Implementation Roadmap
Here’s a rough timeline of how we'll roll this out:
Core Infrastructure (Week 1-2)
- [ ] BadgerDB integration and connection management
- [ ] Key schema implementation and validation
- [ ] Basic CRUD (Create, Read, Update, Delete) operations for all entity types
- [ ] Transaction management wrapper
Data Access Layer (Week 3-4)
- [ ] Detection storage and retrieval optimized for time-based queries
- [ ] Species and taxonomy management
- [ ] Secondary index management and queries
- [ ] Batch operations for bulk data processing
Advanced Features (Week 5-6)
- [ ] TTL-based cleanup for audio files and temporary data
- [ ] Review and tagging system implementation
- [ ] Statistical aggregations and reporting
- [ ] Backup/restore functionality with CLI tools
Migration & Compatibility (Week 7-8)
- [ ] SQLite to BadgerDB migration tools
- [ ] Performance benchmarking suite
- [ ] Raspberry Pi optimization testing
- [ ] Documentation and deployment guides
Performance Expectations
Based on benchmarks and the Pi's capabilities, here's what we're expecting:
Expected Improvements
- Write Performance: We're hoping for a 2-3x improvement thanks to BadgerDB's sequential writes.
- SD Card Longevity: Reduced write amplification should significantly extend SD card life.
- Crash Recovery: Faster recovery times with a simpler log structure.
- Memory Efficiency: More predictable memory usage.
Potential Concerns
- Read Latency: Complex queries might take a bit longer due to multiple key lookups.
- Storage Overhead: We might see a 10-20% increase in storage due to key overhead and indexing.
- Initial Learning: The team will need to get up to speed with BadgerDB.
Risk Assessment
Let's look at the potential risks involved.
Low Risk
- Data Safety: BadgerDB's ACID properties and crash recovery are well-tested.
- Cross-Platform: Pure Go ensures consistent behavior across platforms.
- Community: BadgerDB has an active community with production users like Dgraph and Jaeger.
Medium Risk
- Performance: We'll need to do extensive testing on actual Pi hardware with various SD cards.
- Operational: The support team will need training on BadgerDB-specific troubleshooting.
- Migration: Migrating data from SQLite could be complex.
High Risk
- Query Complexity: Some analytical features might be harder to implement efficiently.

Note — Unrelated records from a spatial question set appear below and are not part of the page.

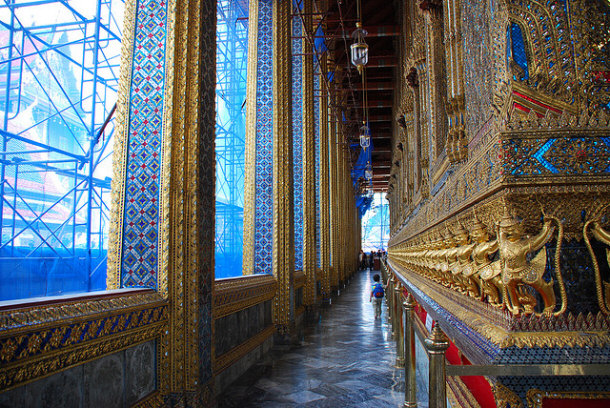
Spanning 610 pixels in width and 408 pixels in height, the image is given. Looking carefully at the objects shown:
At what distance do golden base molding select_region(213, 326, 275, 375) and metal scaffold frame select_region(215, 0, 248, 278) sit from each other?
4.61ft

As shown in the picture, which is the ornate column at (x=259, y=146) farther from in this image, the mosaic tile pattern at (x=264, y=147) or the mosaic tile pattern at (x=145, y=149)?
the mosaic tile pattern at (x=145, y=149)

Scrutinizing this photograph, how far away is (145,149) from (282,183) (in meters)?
3.58

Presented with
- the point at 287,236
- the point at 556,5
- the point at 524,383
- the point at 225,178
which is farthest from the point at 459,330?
the point at 225,178

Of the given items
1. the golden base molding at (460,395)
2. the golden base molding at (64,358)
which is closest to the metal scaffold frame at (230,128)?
the golden base molding at (64,358)

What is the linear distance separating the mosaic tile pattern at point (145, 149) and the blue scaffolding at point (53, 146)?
0.82 m

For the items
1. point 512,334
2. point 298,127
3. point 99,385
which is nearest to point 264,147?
point 298,127

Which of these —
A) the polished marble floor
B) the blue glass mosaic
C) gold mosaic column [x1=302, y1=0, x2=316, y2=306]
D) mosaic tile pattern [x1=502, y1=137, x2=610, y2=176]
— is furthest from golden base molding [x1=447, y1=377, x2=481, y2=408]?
gold mosaic column [x1=302, y1=0, x2=316, y2=306]

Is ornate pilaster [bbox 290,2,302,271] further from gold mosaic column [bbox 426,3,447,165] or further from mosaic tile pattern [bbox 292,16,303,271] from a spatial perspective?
gold mosaic column [bbox 426,3,447,165]

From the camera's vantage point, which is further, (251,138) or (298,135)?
(298,135)

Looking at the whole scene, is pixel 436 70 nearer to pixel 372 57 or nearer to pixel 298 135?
pixel 298 135

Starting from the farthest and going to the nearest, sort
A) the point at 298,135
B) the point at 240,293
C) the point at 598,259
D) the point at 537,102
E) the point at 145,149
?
the point at 298,135, the point at 240,293, the point at 145,149, the point at 537,102, the point at 598,259

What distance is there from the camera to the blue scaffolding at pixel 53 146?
354cm

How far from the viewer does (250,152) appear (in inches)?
279

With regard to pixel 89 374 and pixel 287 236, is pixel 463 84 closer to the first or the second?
pixel 89 374
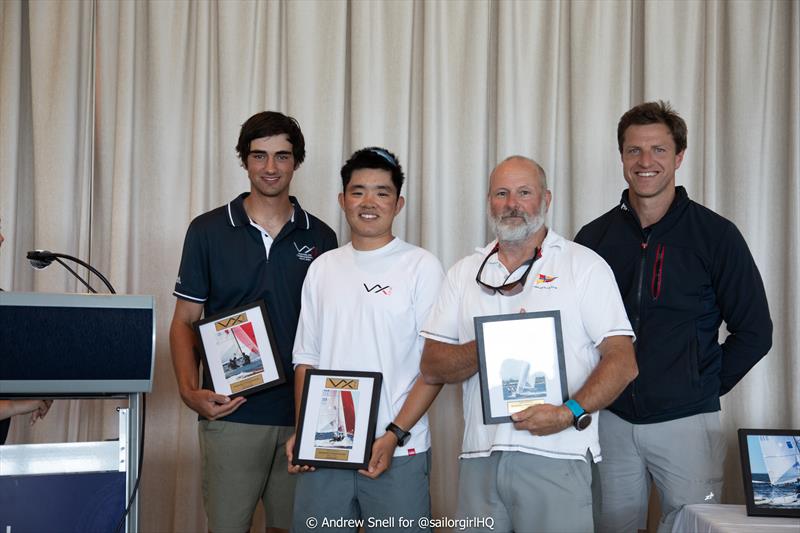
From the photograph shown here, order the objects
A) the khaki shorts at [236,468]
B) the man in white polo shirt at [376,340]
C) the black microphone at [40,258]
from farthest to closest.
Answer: the khaki shorts at [236,468] < the man in white polo shirt at [376,340] < the black microphone at [40,258]

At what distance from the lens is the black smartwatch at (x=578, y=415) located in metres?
2.32

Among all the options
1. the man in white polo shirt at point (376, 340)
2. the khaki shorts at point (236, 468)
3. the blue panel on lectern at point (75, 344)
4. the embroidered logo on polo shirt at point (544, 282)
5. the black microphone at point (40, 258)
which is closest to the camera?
the blue panel on lectern at point (75, 344)

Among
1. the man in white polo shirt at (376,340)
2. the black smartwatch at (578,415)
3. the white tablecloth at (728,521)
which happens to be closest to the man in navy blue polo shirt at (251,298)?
the man in white polo shirt at (376,340)

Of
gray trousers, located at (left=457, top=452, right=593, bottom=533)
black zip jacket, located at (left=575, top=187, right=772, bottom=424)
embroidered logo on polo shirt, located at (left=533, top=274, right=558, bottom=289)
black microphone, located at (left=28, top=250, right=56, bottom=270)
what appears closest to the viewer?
gray trousers, located at (left=457, top=452, right=593, bottom=533)

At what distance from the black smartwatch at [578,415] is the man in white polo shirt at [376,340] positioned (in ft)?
1.77

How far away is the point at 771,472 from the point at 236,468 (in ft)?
5.94

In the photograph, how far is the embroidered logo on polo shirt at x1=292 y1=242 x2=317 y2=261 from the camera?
319cm

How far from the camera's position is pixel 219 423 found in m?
3.05

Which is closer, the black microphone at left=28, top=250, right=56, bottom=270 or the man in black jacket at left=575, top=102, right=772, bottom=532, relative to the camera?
the black microphone at left=28, top=250, right=56, bottom=270

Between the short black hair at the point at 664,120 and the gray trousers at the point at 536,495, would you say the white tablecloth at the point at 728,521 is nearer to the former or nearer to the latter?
the gray trousers at the point at 536,495

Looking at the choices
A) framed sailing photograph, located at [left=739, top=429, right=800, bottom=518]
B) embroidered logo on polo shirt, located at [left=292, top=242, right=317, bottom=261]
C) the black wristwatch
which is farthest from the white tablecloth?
embroidered logo on polo shirt, located at [left=292, top=242, right=317, bottom=261]

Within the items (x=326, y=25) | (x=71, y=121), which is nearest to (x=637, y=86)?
(x=326, y=25)

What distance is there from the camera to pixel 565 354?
2463 millimetres

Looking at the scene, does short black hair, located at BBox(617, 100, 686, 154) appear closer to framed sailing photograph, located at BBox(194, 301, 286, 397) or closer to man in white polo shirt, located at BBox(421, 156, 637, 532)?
man in white polo shirt, located at BBox(421, 156, 637, 532)
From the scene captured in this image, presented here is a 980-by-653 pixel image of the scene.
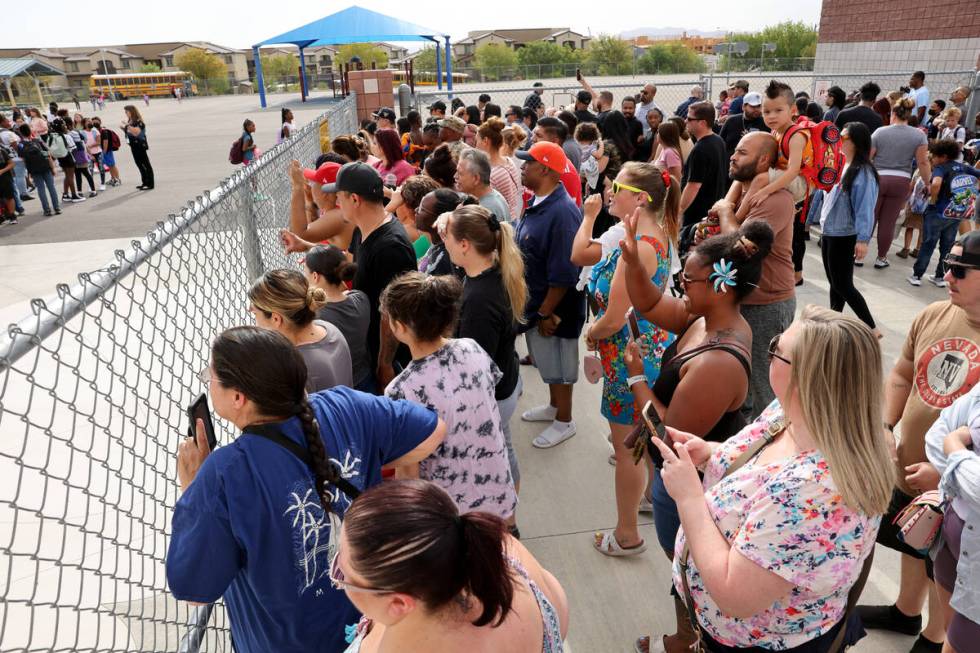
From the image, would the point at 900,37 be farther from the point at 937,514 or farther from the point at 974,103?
the point at 937,514

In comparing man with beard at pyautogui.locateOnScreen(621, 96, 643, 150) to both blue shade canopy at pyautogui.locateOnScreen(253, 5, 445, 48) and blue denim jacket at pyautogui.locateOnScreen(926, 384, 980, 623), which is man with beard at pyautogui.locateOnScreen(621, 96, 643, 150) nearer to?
blue denim jacket at pyautogui.locateOnScreen(926, 384, 980, 623)

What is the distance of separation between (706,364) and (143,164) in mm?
16113

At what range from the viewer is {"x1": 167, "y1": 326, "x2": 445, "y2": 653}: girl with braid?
62.4 inches

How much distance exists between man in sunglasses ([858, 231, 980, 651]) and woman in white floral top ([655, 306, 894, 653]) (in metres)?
0.86

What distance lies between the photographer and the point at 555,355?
444cm

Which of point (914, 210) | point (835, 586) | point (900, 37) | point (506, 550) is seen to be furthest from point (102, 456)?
point (900, 37)

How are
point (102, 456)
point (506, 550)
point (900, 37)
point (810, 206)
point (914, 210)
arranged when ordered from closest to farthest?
point (506, 550) → point (102, 456) → point (914, 210) → point (810, 206) → point (900, 37)

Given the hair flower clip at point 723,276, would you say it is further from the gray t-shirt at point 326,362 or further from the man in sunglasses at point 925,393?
the gray t-shirt at point 326,362

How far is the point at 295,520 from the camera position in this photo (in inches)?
67.3

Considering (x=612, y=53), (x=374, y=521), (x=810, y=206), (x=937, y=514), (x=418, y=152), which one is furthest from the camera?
(x=612, y=53)

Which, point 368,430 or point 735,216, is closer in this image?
point 368,430

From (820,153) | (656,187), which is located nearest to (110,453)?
(656,187)

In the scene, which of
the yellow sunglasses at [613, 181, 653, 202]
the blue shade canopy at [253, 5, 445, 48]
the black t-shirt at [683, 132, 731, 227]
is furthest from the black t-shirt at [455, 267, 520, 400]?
the blue shade canopy at [253, 5, 445, 48]

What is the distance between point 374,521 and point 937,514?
6.48ft
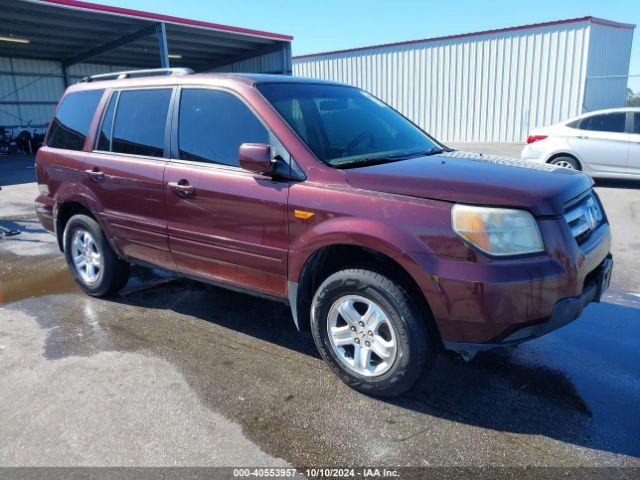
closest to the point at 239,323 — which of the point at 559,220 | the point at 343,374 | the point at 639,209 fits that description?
the point at 343,374

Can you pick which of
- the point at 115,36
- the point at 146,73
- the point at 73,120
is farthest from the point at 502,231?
the point at 115,36

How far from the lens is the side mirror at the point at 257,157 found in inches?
122

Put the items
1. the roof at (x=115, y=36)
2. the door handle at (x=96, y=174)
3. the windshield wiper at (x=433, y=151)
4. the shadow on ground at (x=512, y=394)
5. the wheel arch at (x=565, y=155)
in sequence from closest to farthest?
1. the shadow on ground at (x=512, y=394)
2. the windshield wiper at (x=433, y=151)
3. the door handle at (x=96, y=174)
4. the wheel arch at (x=565, y=155)
5. the roof at (x=115, y=36)

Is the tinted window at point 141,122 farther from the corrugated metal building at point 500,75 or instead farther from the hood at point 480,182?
the corrugated metal building at point 500,75

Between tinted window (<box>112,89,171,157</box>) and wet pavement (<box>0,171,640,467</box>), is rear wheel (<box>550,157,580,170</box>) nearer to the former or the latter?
wet pavement (<box>0,171,640,467</box>)

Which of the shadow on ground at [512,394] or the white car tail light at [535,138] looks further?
the white car tail light at [535,138]

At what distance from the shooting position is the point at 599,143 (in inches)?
388

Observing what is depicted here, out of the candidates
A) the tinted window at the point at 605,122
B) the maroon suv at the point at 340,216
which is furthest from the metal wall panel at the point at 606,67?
the maroon suv at the point at 340,216

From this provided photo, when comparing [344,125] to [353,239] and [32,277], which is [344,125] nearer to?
[353,239]

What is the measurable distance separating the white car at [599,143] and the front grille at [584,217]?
7.51 m

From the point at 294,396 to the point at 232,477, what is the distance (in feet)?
2.45

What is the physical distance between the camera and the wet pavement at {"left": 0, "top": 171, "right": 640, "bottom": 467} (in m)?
2.61

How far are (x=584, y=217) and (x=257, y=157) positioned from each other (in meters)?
1.91

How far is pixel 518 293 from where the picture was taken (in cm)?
254
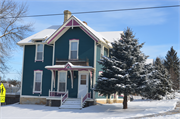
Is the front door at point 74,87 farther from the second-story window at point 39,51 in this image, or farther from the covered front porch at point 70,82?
the second-story window at point 39,51

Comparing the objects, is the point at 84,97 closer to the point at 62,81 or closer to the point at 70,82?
the point at 70,82

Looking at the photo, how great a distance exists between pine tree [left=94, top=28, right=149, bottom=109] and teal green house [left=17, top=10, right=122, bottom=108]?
3.10 m

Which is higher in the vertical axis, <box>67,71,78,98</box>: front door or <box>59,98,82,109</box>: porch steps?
<box>67,71,78,98</box>: front door

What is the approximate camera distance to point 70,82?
19.6 m

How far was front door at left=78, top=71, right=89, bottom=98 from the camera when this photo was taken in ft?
62.5

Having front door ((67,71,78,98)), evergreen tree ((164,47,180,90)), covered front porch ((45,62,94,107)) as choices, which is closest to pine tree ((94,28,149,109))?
covered front porch ((45,62,94,107))

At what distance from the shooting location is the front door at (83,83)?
1906cm


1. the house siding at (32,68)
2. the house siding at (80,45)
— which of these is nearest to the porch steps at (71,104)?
the house siding at (32,68)

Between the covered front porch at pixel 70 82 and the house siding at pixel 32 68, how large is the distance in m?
0.97

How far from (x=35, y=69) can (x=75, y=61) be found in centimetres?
484

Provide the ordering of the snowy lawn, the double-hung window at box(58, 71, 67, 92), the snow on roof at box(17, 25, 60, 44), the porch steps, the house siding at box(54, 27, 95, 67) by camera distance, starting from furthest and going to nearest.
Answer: the snow on roof at box(17, 25, 60, 44)
the double-hung window at box(58, 71, 67, 92)
the house siding at box(54, 27, 95, 67)
the porch steps
the snowy lawn

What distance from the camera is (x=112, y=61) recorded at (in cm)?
1532

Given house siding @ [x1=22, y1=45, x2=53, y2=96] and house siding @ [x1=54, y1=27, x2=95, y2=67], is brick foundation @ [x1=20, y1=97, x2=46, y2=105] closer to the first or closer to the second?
house siding @ [x1=22, y1=45, x2=53, y2=96]

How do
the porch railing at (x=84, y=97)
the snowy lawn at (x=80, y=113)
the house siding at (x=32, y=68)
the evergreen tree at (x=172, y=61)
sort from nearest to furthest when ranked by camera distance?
the snowy lawn at (x=80, y=113), the porch railing at (x=84, y=97), the house siding at (x=32, y=68), the evergreen tree at (x=172, y=61)
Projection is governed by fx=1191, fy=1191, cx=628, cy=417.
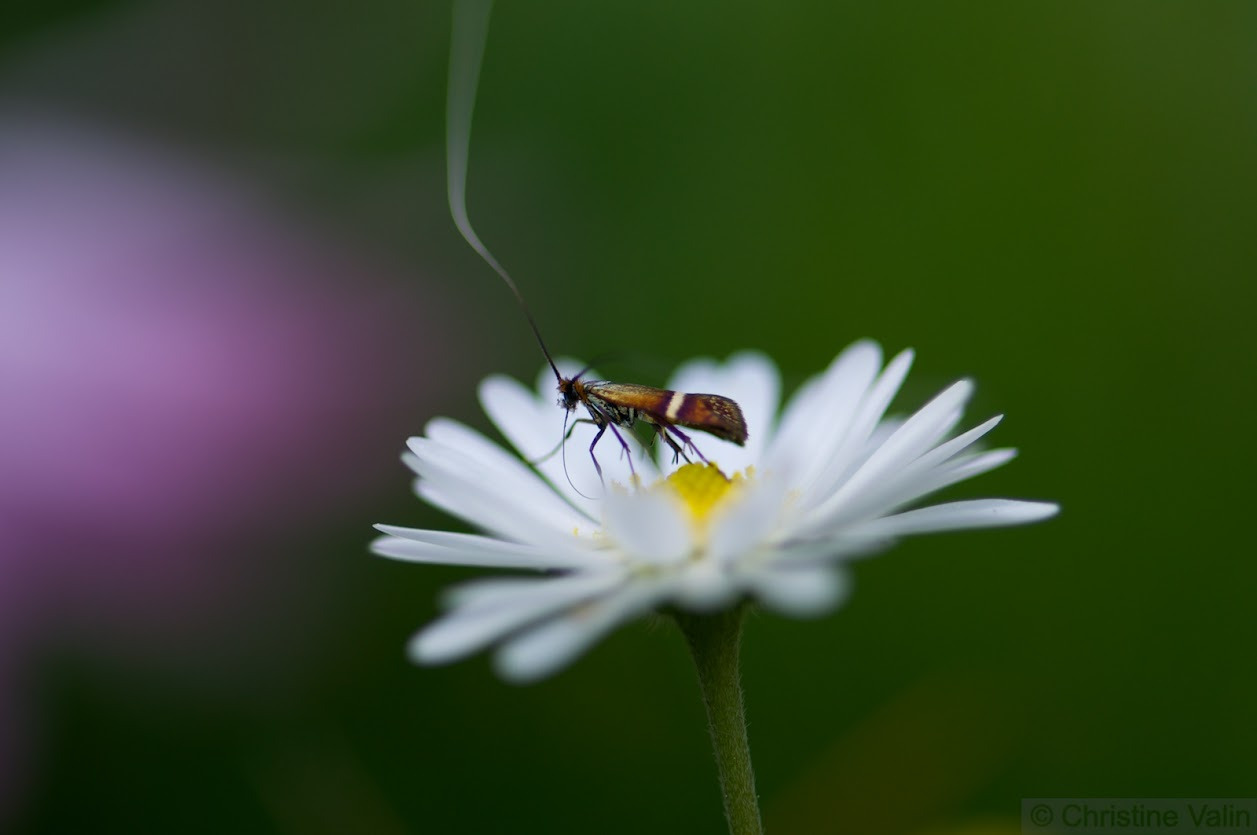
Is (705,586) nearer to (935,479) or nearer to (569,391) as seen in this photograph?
(935,479)

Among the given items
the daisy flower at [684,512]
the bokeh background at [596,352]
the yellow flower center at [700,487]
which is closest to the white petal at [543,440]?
the daisy flower at [684,512]

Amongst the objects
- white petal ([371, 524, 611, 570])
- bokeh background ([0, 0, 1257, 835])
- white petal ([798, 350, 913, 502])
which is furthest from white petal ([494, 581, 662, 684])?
bokeh background ([0, 0, 1257, 835])

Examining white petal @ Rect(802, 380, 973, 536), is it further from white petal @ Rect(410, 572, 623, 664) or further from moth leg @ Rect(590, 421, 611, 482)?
moth leg @ Rect(590, 421, 611, 482)

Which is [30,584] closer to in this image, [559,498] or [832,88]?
[559,498]

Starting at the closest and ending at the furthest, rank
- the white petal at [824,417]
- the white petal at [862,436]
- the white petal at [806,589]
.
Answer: the white petal at [806,589] → the white petal at [862,436] → the white petal at [824,417]

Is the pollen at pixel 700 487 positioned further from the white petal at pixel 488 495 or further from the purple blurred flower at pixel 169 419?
the purple blurred flower at pixel 169 419

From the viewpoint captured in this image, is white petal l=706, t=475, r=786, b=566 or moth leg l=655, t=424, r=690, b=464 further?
Result: moth leg l=655, t=424, r=690, b=464

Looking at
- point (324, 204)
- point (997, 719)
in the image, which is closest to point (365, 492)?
point (324, 204)
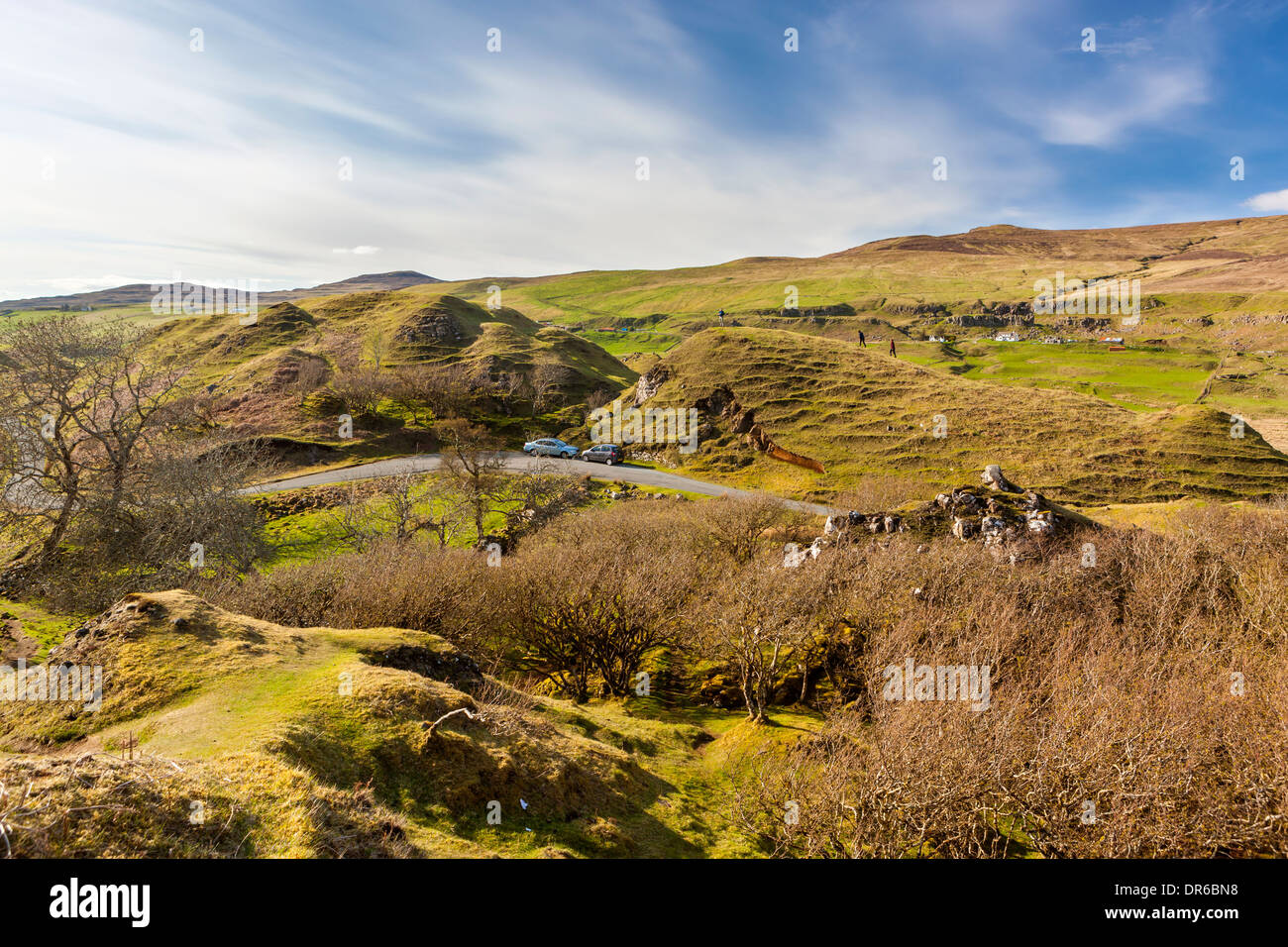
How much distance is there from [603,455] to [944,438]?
40.5 meters

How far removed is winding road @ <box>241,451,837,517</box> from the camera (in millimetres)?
58812

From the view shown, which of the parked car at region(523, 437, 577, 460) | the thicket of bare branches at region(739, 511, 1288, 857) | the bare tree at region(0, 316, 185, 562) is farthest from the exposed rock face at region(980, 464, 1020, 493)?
the bare tree at region(0, 316, 185, 562)

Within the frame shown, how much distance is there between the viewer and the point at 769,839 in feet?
46.2

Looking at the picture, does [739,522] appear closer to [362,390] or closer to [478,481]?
[478,481]

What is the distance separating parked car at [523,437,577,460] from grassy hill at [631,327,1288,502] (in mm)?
14941

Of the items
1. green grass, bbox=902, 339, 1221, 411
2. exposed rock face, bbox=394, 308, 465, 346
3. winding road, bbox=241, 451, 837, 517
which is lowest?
winding road, bbox=241, 451, 837, 517

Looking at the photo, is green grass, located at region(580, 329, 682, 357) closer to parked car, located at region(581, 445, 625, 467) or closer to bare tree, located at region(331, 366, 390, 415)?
bare tree, located at region(331, 366, 390, 415)

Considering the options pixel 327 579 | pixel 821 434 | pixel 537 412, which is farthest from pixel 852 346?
pixel 327 579

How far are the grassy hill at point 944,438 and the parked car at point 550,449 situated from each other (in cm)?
1494

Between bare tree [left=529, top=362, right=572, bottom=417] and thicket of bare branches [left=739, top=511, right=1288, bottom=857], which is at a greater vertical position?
bare tree [left=529, top=362, right=572, bottom=417]

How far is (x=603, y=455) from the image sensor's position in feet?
226

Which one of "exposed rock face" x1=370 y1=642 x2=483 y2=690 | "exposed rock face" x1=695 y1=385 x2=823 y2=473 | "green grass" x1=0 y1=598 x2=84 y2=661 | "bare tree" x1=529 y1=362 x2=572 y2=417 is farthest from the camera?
"bare tree" x1=529 y1=362 x2=572 y2=417

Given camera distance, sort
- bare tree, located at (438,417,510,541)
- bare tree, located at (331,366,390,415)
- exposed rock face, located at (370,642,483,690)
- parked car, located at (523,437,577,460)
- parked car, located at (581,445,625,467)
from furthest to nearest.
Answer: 1. bare tree, located at (331,366,390,415)
2. parked car, located at (523,437,577,460)
3. parked car, located at (581,445,625,467)
4. bare tree, located at (438,417,510,541)
5. exposed rock face, located at (370,642,483,690)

- Ecosystem: Fewer third-party tools and integrations compared to SQLite.
Recommendation
For BirdNET-Go, especially on Raspberry Pis with micro SD cards, BadgerDB offers some compelling advantages. The improvements in data safety, deployment simplicity, and storage optimization might outweigh the increased application complexity.
I recommend:
- Prototype Development: Let's build a small prototype focusing on core detection storage and retrieval.
- Raspberry Pi Testing: We need to test extensively on different Pi models with various SD card types.
- Performance Benchmarking: Let's directly compare performance with our current SQLite implementation.
- Community Feedback: We need your input on the operational complexity trade-offs!
This proposal makes a lot of sense if we prioritize:
- Reliability on unreliable hardware (micro SD cards).
- Simple deployment (single binary, no dependencies).
- Long-term data safety over immediate query convenience.
Discussion Points
Let's chat about these things:
- Query Complexity: How much extra application complexity is acceptable for query implementation?
- Migration Path: How much automatic migration should we provide versus encouraging fresh installations?
- Hybrid Approach: Should we consider using BadgerDB for detections and SQLite for metadata?
- Performance Testing: What benchmarks are most important to the community?
This proposal builds on the excellent analysis in #874 and offers a complementary approach optimized for embedded deployments. Both solutions address the core scalability issues, but with different trade-offs that may suit different deployment scenarios.